** Start of Stored records **
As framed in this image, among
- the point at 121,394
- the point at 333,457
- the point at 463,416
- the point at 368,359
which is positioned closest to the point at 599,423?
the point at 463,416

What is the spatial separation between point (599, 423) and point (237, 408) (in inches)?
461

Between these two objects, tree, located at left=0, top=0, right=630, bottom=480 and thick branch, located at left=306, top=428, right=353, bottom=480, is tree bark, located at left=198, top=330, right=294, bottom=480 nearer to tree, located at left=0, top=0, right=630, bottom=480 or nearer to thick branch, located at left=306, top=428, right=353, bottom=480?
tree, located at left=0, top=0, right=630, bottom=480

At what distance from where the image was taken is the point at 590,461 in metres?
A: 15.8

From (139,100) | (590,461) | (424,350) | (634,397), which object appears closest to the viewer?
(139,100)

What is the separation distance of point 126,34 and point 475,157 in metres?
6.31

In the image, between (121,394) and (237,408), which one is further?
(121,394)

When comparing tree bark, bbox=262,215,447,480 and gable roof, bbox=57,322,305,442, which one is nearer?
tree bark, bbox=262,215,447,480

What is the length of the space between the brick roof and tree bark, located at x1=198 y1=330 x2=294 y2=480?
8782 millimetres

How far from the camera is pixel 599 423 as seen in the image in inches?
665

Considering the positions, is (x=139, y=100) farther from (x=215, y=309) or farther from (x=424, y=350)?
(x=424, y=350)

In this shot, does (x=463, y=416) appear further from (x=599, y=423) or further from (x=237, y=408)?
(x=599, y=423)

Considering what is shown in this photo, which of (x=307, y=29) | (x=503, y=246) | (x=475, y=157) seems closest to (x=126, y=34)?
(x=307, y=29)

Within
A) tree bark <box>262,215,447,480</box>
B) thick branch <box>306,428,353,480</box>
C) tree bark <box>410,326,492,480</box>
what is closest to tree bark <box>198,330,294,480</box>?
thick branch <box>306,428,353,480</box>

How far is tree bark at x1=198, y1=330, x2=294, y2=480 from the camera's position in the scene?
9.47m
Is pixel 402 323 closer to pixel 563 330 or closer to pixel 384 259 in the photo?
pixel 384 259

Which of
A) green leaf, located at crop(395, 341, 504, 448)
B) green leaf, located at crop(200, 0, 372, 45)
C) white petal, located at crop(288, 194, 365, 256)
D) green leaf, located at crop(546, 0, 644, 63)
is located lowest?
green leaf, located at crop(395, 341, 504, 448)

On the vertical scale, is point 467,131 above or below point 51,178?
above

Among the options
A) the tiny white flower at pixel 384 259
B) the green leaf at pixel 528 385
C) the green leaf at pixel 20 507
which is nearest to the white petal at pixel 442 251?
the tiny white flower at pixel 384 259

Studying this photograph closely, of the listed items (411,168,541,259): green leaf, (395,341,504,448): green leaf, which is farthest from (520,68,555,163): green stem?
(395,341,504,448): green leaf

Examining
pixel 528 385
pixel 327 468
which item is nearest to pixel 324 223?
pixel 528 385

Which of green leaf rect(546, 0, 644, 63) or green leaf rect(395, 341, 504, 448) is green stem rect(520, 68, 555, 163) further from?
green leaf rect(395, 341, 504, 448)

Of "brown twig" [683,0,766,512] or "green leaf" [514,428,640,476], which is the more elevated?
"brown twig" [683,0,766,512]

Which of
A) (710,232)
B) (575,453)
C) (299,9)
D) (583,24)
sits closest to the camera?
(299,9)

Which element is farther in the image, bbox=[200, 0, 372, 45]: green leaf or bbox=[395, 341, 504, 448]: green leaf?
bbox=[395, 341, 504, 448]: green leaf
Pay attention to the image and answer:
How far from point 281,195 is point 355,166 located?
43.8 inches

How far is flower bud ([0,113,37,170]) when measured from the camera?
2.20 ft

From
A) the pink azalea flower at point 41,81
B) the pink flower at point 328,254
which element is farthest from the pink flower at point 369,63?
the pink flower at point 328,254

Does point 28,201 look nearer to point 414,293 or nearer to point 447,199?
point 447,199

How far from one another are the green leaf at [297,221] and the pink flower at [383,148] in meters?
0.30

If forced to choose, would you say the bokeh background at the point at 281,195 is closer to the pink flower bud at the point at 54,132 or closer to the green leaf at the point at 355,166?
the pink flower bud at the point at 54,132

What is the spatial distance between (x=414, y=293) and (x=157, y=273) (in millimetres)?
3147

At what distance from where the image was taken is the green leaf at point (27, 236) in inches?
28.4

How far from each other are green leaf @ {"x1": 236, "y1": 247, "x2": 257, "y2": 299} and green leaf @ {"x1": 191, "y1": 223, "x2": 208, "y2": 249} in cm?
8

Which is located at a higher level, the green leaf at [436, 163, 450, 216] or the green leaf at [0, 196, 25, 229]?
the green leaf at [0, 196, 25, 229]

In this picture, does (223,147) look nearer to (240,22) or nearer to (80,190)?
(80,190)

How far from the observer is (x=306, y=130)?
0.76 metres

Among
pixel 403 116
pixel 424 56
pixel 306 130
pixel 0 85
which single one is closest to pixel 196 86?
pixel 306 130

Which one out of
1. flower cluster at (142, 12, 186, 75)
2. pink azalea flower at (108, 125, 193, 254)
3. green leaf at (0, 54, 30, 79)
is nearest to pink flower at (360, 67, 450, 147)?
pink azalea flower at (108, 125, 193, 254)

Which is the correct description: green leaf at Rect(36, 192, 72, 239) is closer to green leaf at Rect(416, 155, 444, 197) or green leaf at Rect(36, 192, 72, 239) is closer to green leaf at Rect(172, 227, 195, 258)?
** End of Stored records **
> **Stated goal**
Transcribe every line of the data, exactly as it stands.

> **Result of this task**
As framed in this image, among
- the point at 121,394
- the point at 333,457
- the point at 463,416
- the point at 368,359
which is positioned closest to the point at 599,423?
the point at 463,416

What is the spatial separation between point (599, 423) and point (237, 408) (in inches)?
461

Between these two objects, tree, located at left=0, top=0, right=630, bottom=480 and thick branch, located at left=306, top=428, right=353, bottom=480, is tree bark, located at left=198, top=330, right=294, bottom=480 nearer to tree, located at left=0, top=0, right=630, bottom=480 or nearer to thick branch, located at left=306, top=428, right=353, bottom=480?
tree, located at left=0, top=0, right=630, bottom=480

At what distance from where the image was taken is the point at 590,461 in metres?
A: 15.8

From (139,100) | (590,461) | (424,350) | (634,397), which object appears closest to the viewer?
(139,100)

What is the separation distance of point 126,34 and point 475,157 in metres?
6.31

In the image, between (121,394) and (237,408), which one is further?
(121,394)

When comparing tree bark, bbox=262,215,447,480 and gable roof, bbox=57,322,305,442, which one is nearer?
tree bark, bbox=262,215,447,480

What is the length of the space between the brick roof and tree bark, located at x1=198 y1=330 x2=294 y2=480?
8782 millimetres

How far from the camera is pixel 599 423 as seen in the image in inches?
665

Considering the positions, is (x=139, y=100) farther from (x=215, y=309) or farther from (x=424, y=350)?
(x=424, y=350)

In this shot, does (x=463, y=416) appear further from (x=599, y=423) or further from (x=237, y=408)?
(x=599, y=423)

Considering what is shown in this photo, which of (x=307, y=29) | (x=503, y=246) | (x=475, y=157) seems closest to (x=126, y=34)?
(x=307, y=29)

Within
A) tree bark <box>262,215,447,480</box>
B) thick branch <box>306,428,353,480</box>
C) tree bark <box>410,326,492,480</box>
what is closest to tree bark <box>198,330,294,480</box>?
thick branch <box>306,428,353,480</box>

How far is tree bark at x1=198, y1=330, x2=294, y2=480 from the camera's position in the scene?
9.47m
Is pixel 402 323 closer to pixel 563 330 or closer to pixel 384 259 in the photo?
pixel 384 259

Which of
A) green leaf, located at crop(395, 341, 504, 448)
B) green leaf, located at crop(200, 0, 372, 45)
C) white petal, located at crop(288, 194, 365, 256)
D) green leaf, located at crop(546, 0, 644, 63)
is located lowest?
green leaf, located at crop(395, 341, 504, 448)

On the vertical scale, is point 467,131 above or below point 51,178?
above

Among the options
A) the tiny white flower at pixel 384 259
B) the green leaf at pixel 528 385
C) the green leaf at pixel 20 507
which is nearest to the white petal at pixel 442 251?
the tiny white flower at pixel 384 259

Studying this photograph closely, of the listed items (411,168,541,259): green leaf, (395,341,504,448): green leaf, which is farthest from (520,68,555,163): green stem?
(395,341,504,448): green leaf

Examining
pixel 528 385
pixel 327 468
which item is nearest to pixel 324 223?
pixel 528 385

Which of green leaf rect(546, 0, 644, 63) or green leaf rect(395, 341, 504, 448) is green stem rect(520, 68, 555, 163) further from?
green leaf rect(395, 341, 504, 448)

Of "brown twig" [683,0,766,512] or "green leaf" [514,428,640,476], which is the more elevated?
"brown twig" [683,0,766,512]

Which of
A) (710,232)
B) (575,453)
C) (299,9)
D) (583,24)
sits closest to the camera?
(299,9)

Which element is farther in the image, bbox=[200, 0, 372, 45]: green leaf or bbox=[395, 341, 504, 448]: green leaf?
bbox=[395, 341, 504, 448]: green leaf
Pay attention to the image and answer:
How far from point 281,195 is point 355,166 located?
43.8 inches

How far is flower bud ([0,113,37,170]) when measured from the camera?
2.20 ft

From
A) the pink azalea flower at point 41,81
B) the pink flower at point 328,254
which element is farthest from the pink flower at point 369,63?
the pink flower at point 328,254

Does point 28,201 look nearer to point 414,293 or nearer to point 447,199?
point 447,199

How far from one another are the green leaf at [297,221] and the pink flower at [383,148] in meters?
0.30

If forced to choose, would you say the bokeh background at the point at 281,195 is closer to the pink flower bud at the point at 54,132 or closer to the green leaf at the point at 355,166?
the pink flower bud at the point at 54,132

What is the spatial distance between (x=414, y=293) and (x=157, y=273) (in millimetres)?
3147

At what distance from where the image was taken is the green leaf at point (27, 236) in inches?
28.4

How far from each other are green leaf @ {"x1": 236, "y1": 247, "x2": 257, "y2": 299} and green leaf @ {"x1": 191, "y1": 223, "x2": 208, "y2": 249} in cm?
8

Which is located at a higher level, the green leaf at [436, 163, 450, 216] or the green leaf at [0, 196, 25, 229]?
the green leaf at [0, 196, 25, 229]

In this picture, does (223,147) look nearer to (240,22) or nearer to (80,190)?
(80,190)

How far from the observer is (x=306, y=130)?
0.76 metres

Among
pixel 403 116
pixel 424 56
pixel 306 130
pixel 0 85
which single one is closest to pixel 196 86?
pixel 306 130

Which one out of
1. flower cluster at (142, 12, 186, 75)
2. pink azalea flower at (108, 125, 193, 254)
3. green leaf at (0, 54, 30, 79)
is nearest to pink flower at (360, 67, 450, 147)?
pink azalea flower at (108, 125, 193, 254)

Which is the correct description: green leaf at Rect(36, 192, 72, 239) is closer to green leaf at Rect(416, 155, 444, 197) or green leaf at Rect(36, 192, 72, 239) is closer to green leaf at Rect(172, 227, 195, 258)?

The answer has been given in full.